C A P Í T U L O  3 3

Nas entranhas do Mendacium ancorado, sentado sozinho em sua saleta, o facilitador Knowlton tentava em vão se concentrar no trabalho. Muito apreensivo, tornara a pôr o vídeo para ser reproduzido e passara a última meia hora analisando o monólogo de nove minutos que oscilava entre a genialidade e a loucura.

Repassou o vídeo desde o início em modo acelerado à procura de alguma pista que talvez houvesse deixado escapar. Viu a placa submersa e o saco flutuante cheio daquele líquido turvo marrom-amarelado até chegar ao momento em que surgia a sombra bicuda: uma silhueta deformada projetada na parede gotejante de uma caverna e iluminada por uma tênue luz vermelha.

Escutou a voz abafada, tentando decifrar a linguagem elaborada. Mais ou menos no meio do discurso, a sombra na parede se agigantou de repente e o som da voz se intensificou.

 

O Inferno de Dante não é ficção... é uma profecia!

Agonia extrema. Angústia torturante. Esse é o retrato do futuro.

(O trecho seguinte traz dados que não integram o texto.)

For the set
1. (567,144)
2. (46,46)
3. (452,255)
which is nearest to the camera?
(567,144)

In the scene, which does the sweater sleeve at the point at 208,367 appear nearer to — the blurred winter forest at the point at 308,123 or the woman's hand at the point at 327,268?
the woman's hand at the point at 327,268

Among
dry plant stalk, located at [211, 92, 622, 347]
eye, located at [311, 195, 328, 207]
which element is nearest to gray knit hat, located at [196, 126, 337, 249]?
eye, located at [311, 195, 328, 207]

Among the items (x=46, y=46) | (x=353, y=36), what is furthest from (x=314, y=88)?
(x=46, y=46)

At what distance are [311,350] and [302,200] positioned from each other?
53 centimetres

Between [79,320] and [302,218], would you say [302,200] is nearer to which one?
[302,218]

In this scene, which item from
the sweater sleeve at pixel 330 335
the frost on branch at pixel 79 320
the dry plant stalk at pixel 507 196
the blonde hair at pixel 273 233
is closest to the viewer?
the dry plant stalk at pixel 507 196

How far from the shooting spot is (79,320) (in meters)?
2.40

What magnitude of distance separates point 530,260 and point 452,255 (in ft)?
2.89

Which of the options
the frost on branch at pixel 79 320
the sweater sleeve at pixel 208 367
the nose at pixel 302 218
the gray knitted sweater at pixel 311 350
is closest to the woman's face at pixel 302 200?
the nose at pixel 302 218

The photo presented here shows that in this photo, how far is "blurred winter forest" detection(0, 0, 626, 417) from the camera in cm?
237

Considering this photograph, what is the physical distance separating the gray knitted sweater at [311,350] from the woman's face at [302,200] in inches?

A humanidade, quando não controlada, funciona como uma praga, um câncer: nosso número se multiplica a cada geração até os confortos terrenos que um dia nutriram nossa virtude e fraternidade se reduzirem a nada, revelando os monstros que vivem dentro de nós quando somos obrigados a lutar até a morte para alimentar nossos filhos.

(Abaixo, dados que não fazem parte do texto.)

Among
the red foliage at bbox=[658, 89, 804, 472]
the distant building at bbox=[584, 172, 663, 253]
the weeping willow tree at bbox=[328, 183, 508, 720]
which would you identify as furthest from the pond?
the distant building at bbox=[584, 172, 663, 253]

É esse o Inferno de nove círculos de Dante.

É isso que nos espera.

Enquanto o futuro se aproxima de modo descontrolado, alimentado pela implacável matemática de Malthus, nós tentamos nos equilibrar à beira do primeiro círculo do Inferno... prestes a despencar mais depressa do que poderíamos imaginar.

 

Knowlton pausou a gravação. Matemática de Malthus? Uma rápida busca na internet lhe informou sobre o proeminente matemático e demógrafo inglês do século XIX Thomas Robert Malthus, famoso por ter previsto que a superpopulação conduziria a um futuro colapso global.

A biografia de Malthus incluía um trecho perturbador de seu livro Ensaio sobre o princípio da população que deixou o facilitador muito alarmado.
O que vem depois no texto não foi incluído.